§ **Page extract**:
◇ ◇ ◇ ◇

This week, I tracked sleep quantity and attempted to relate it to the amount of caffeine consumed throughout the day. Having a good night’s sleep can mean the world of difference in my own day to day, and correlates to whether or not I need more than one cup of coffee to feel human.
Shifting from the learning perspective to the teaching perspective when considering the importance of data, I was considering this week what teachers would be interested in knowing about their students. Sleep, I imagined would be one of them. It has been proven that lack of sleep, or poor quality of sleep, can negatively impact a student’s ability to focus and do well in school (Sharma, 2014). When interacting face-to-face, teachers would be able to pick up on body language and other clues easily to determine how well rested a student is feeling. In a virtual classroom, using the same clues becomes quite difficult, especially if the student is unable to (or doesn’t want to) use their camera. In the virtual class session this week, Ben Williamson shared a recent article in CNN Business (Chan, 2021) that stated emotion recognition AI may help teachers identify if students are happy, sad, angry, surprised, or fearful. With this advancement, it’s likely only a matter of time before we can add sleep deprived to the list.
When creating the visualisation, I put on my technology hat to put together an easily understood sleep diagram – something that a teacher could use to determined within a few seconds whether or not the student was well rested, or if lack of sleep could be a reason for their lack of motivation.
One thing that I do in my professional life is create dashboards for different data collected on a business’ physical locations, such as review ratings. One of the ways that we can visualise the ratings in the tool I work with is a geographical map that uses a RAG status to highlight which locations are doing well and which ones could use some improvements by coloring the location dot red, yellow, or green depending on the average review rating (1-5 scale, with 1 being the worst rating).
My first instinct was to use the same method for my own sleep pattern for the week, imagining that a teacher could look at the size and the color of the circle to determine within a split second whether or not I was well rested. As highlighted by Williamson, Bayne, and Shay (2020), teachers often have a limited view of students in large, or online, programs. The goal of this dashboard was to improve that view and be a window into one thing they would likely notice if interacting with the student face to face.
In reality, there are concerns with tracking sleep. One is that it ‘may change how teachers view [students]’ also highlighted by Williamson, Bayne and Shay (2020). I would argue that when it comes to sleep quality, the idea that a teacher views them differently could a positive thing in that the teacher may be able to adapt teaching methods, or dig deeper into why the students is not getting enough sleep. As an educator, I may be asking if this is my responsibility?

◇ ◇ ◇ ◇

§ **Your objective**:
Please pick up the reflection on tracking sleep and caffeine after its final sentence and continue it in the same voice.

◇ ◇ ◇ ◇

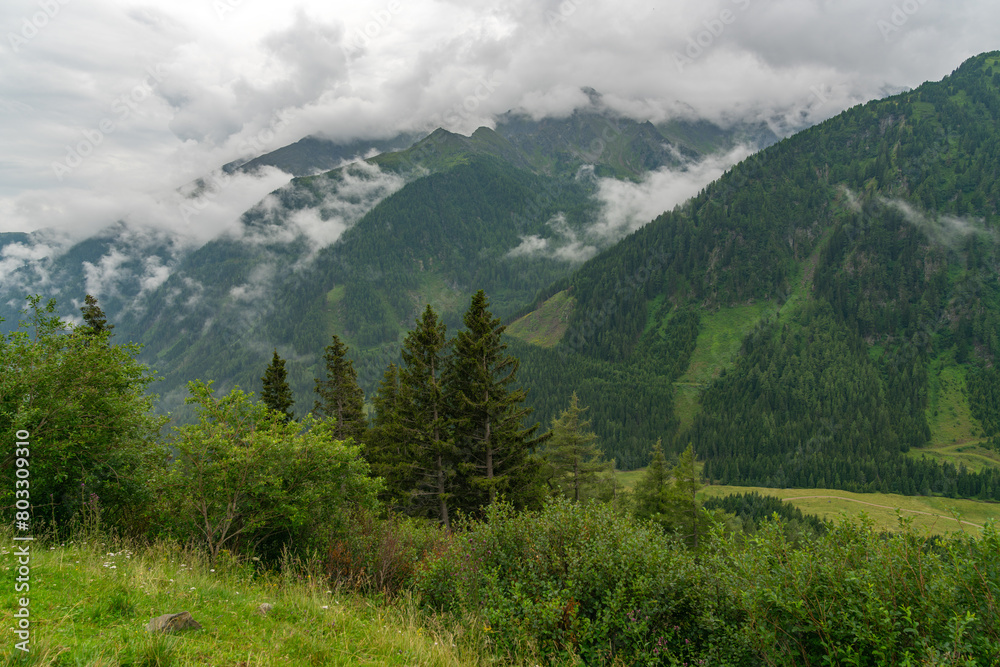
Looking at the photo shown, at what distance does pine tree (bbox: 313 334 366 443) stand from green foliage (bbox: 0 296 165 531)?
29.0 meters

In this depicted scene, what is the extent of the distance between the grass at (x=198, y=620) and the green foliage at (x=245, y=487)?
238 centimetres

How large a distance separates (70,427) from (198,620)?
8.87 metres

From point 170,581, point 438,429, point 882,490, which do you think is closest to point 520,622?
point 170,581

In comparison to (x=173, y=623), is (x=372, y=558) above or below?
below

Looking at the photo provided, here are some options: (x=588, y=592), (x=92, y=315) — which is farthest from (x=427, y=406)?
(x=92, y=315)

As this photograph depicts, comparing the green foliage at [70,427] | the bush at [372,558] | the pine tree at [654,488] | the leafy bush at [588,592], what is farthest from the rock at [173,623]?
the pine tree at [654,488]

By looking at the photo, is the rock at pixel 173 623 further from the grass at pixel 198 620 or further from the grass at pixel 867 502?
the grass at pixel 867 502

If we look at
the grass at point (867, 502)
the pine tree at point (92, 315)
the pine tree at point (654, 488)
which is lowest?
the grass at point (867, 502)

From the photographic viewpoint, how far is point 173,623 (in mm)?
7344

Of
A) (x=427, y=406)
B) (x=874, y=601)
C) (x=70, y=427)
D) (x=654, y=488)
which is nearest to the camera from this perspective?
(x=874, y=601)

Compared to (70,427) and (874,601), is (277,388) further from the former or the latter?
(874,601)

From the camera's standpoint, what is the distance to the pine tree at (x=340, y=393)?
44.1 m

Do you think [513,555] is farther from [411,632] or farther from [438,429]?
[438,429]

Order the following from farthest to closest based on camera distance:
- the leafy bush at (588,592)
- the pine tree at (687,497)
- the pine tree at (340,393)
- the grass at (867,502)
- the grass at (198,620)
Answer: the grass at (867,502)
the pine tree at (687,497)
the pine tree at (340,393)
the leafy bush at (588,592)
the grass at (198,620)
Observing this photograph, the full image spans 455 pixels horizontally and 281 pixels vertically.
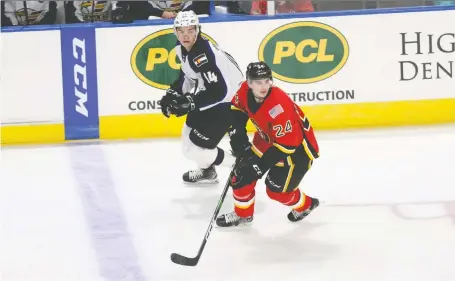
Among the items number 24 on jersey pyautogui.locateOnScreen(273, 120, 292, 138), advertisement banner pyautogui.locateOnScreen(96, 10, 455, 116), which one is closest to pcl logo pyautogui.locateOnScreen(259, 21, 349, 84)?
advertisement banner pyautogui.locateOnScreen(96, 10, 455, 116)

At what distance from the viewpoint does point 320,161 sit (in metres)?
5.73

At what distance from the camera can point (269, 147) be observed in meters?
4.23

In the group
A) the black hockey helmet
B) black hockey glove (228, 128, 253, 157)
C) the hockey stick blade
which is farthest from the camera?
black hockey glove (228, 128, 253, 157)

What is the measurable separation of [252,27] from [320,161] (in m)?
1.22

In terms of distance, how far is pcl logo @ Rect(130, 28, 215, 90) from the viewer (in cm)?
638

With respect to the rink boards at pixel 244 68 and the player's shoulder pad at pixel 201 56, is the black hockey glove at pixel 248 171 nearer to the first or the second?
the player's shoulder pad at pixel 201 56

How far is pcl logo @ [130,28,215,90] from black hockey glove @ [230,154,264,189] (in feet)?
7.44

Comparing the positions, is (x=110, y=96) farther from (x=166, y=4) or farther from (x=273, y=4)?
(x=273, y=4)

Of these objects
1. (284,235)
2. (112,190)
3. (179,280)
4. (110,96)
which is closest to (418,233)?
(284,235)

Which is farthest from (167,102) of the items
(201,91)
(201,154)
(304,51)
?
(304,51)

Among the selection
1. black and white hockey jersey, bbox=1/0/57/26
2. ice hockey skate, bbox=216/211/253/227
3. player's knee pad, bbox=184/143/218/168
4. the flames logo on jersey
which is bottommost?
ice hockey skate, bbox=216/211/253/227

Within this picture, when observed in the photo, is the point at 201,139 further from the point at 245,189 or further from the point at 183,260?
the point at 183,260

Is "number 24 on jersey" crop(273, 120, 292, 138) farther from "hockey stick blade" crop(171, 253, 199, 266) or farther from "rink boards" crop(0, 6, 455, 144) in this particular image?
"rink boards" crop(0, 6, 455, 144)

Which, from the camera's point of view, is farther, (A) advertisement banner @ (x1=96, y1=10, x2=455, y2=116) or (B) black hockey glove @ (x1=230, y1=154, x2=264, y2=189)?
(A) advertisement banner @ (x1=96, y1=10, x2=455, y2=116)
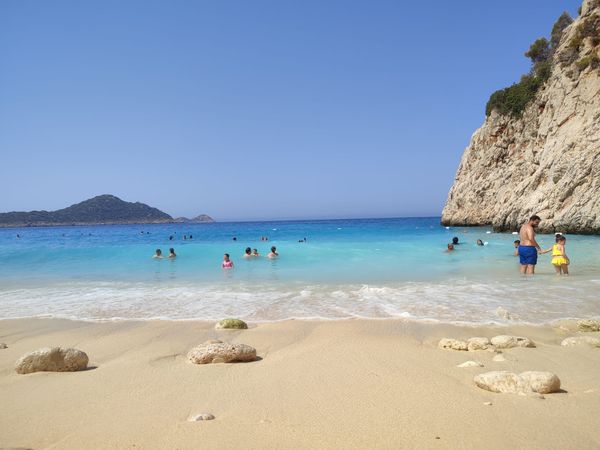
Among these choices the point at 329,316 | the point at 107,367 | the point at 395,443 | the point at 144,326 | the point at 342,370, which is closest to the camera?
the point at 395,443

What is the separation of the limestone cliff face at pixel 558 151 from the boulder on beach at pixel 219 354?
27.4 metres

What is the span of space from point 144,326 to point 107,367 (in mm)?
2228

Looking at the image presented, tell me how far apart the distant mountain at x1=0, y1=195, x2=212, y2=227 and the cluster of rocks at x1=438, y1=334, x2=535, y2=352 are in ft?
488

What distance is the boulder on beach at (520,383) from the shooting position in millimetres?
3193

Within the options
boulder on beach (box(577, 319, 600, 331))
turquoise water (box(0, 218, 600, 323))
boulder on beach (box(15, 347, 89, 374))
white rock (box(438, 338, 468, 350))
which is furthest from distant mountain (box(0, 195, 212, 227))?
boulder on beach (box(577, 319, 600, 331))

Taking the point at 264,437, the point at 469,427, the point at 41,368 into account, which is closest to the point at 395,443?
the point at 469,427

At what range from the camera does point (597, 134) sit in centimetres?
2495

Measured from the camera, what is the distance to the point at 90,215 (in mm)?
135000

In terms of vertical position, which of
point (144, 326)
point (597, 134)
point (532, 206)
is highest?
point (597, 134)

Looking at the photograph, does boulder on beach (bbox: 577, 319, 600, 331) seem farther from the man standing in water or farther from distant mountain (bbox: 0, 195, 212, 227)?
distant mountain (bbox: 0, 195, 212, 227)

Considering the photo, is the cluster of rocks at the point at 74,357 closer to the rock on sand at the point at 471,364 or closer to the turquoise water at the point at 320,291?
the rock on sand at the point at 471,364

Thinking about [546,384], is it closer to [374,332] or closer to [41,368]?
[374,332]

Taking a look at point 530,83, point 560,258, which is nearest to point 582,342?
point 560,258

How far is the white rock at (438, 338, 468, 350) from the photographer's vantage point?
4.71 meters
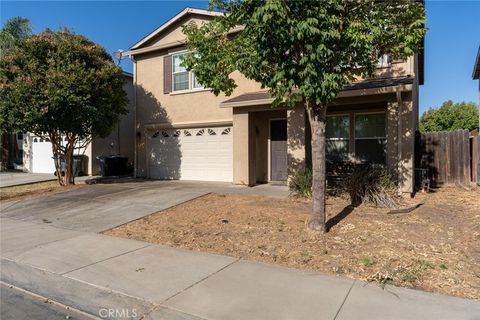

◇ ◇ ◇ ◇

§ **Response area**:
Another concern is data privacy. Should sleep quality be a data point that teachers have access to for their students? How would students report the data – self created sleep diaries, or through a wearable device? Should sleep data be considered under GDPR?
From a student’s perspective, if the teacher shares a clear correlation to sleep and their performance, could it contribute to additional sleep disturbance by giving the student anxiety? I’m sure we can all relate to a scenario where we lay in bed at night desperately wanting to fall asleep because we have a big day the following day.
In hindsight, while I can relate the increased caffeine consumption to my own lack of sleep, it wouldn’t necessarily be relevant for a teacher. Many children, I would hope, don’t consume caffeine to make up for the lack of sleep like adults do. Rather, I can imagine that they would be interested in knowing whether or not high stress events are directly contributing to the lack of sleep.
In a world where we are now hiding behind the Zoom camera, these data points could help the teacher understand the student in more context, even if the additional dashboard (or data point) may unfortunately contribute to additional ‘datafication’.
Chan, Milly. (2021, February 21). This AI reads children’s emotions as they learn. CNN Business. Retrieved from https://edition.cnn.com
Sharma M. G153(P) A Study of role of sleep on health and scholastic performance among children. Archives of Disease in Childhood 2014;99:A68.
Williamson, B. Bayne, S. Shay, S. 2020. The datafication of teaching in Higher Education: critical issues and perspectives. Teaching in Higher Education. 25(4), pp. 351-365.